I grew up in a middle-class home with both parents working full-time. They divorced when I was 12 years old, and both are now happily remarried to other people. A little background on my mom and her husband: My mom has an undergraduate degree in nursing, worked as a nurse for about 15 years, and she is now a successful case-manager in a hospital. My step-dad has a journalism and mass-communication degree and works as an engineer for Brewers radio and is the voice of the women's Marquette basketball radio. Background on my dad and his wife: My dad barely finished high school, got a job at a battery shop and later found a suitable blue-collar job that he has been working at for many years. My step-mom's highest education is also high school, and she now works part-time at a blue-collar job. As you can see, on my mom's side there are only college degrees and extremely successful careers. On my dad's side however, there is no college, and jobs that give them enough money to get by.
When I was in my junior year of high school, I was picking out the different colleges that I wanted to go to. My mom largely played the role of the parent who took me to visit colleges and she had strong opinions about which colleges were preferable. She helped me with my applications, financial decisions, and degree choices. My dad, on the other hand, didn't see the sense in going to college. He figured I could pull it off, but as soon as I was in college and talked about how difficult it was, he and my step-mom both decided that college was not for me. When I talked with my mom about my struggles in college, she would encourage me to lay off of my social life more, study more, and get more sleep. It was difficult receiving mixed opinions from my different sets of parents. Even now, when school gets difficult, I hear my dad's side telling me that I'm "like a square peg trying to fit into a round hole" (quoting my step-mom).
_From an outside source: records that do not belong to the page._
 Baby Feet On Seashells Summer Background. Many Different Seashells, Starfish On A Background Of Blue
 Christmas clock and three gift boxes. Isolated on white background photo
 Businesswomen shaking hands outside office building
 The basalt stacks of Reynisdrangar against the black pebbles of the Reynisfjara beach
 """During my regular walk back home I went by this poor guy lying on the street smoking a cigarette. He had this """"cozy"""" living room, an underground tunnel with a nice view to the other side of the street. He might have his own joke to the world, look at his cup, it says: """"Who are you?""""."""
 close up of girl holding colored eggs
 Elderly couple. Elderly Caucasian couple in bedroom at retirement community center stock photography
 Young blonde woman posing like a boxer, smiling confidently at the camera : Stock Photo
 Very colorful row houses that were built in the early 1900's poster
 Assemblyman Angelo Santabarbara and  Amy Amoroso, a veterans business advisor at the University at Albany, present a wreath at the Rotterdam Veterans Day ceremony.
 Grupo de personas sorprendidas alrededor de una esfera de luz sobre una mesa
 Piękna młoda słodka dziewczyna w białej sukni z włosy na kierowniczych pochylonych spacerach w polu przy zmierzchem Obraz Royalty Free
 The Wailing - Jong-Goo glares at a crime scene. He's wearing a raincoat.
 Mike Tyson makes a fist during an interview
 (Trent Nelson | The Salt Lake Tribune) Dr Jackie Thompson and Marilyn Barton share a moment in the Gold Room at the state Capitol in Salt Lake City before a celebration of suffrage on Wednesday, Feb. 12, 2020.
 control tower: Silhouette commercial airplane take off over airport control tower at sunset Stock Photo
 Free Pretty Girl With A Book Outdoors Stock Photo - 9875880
Reading the articles that Delpit and Kosut have written makes it so much more clear to me why I'm receiving such mixed ideas from my parents. Their dreams and aspirations for me are only to the extent that they have seen themselves succeed. Delpit experienced a family a lot like my dad's side of my family. Delpit's family didn't understand why she was staying in school for so long and why she was getting her Ph.D. Delpit and Kosut explain this as an issue of discourses. Both sets of my parents come from different discourses, and therefore have different opinions about the academic discourse that I am in in college.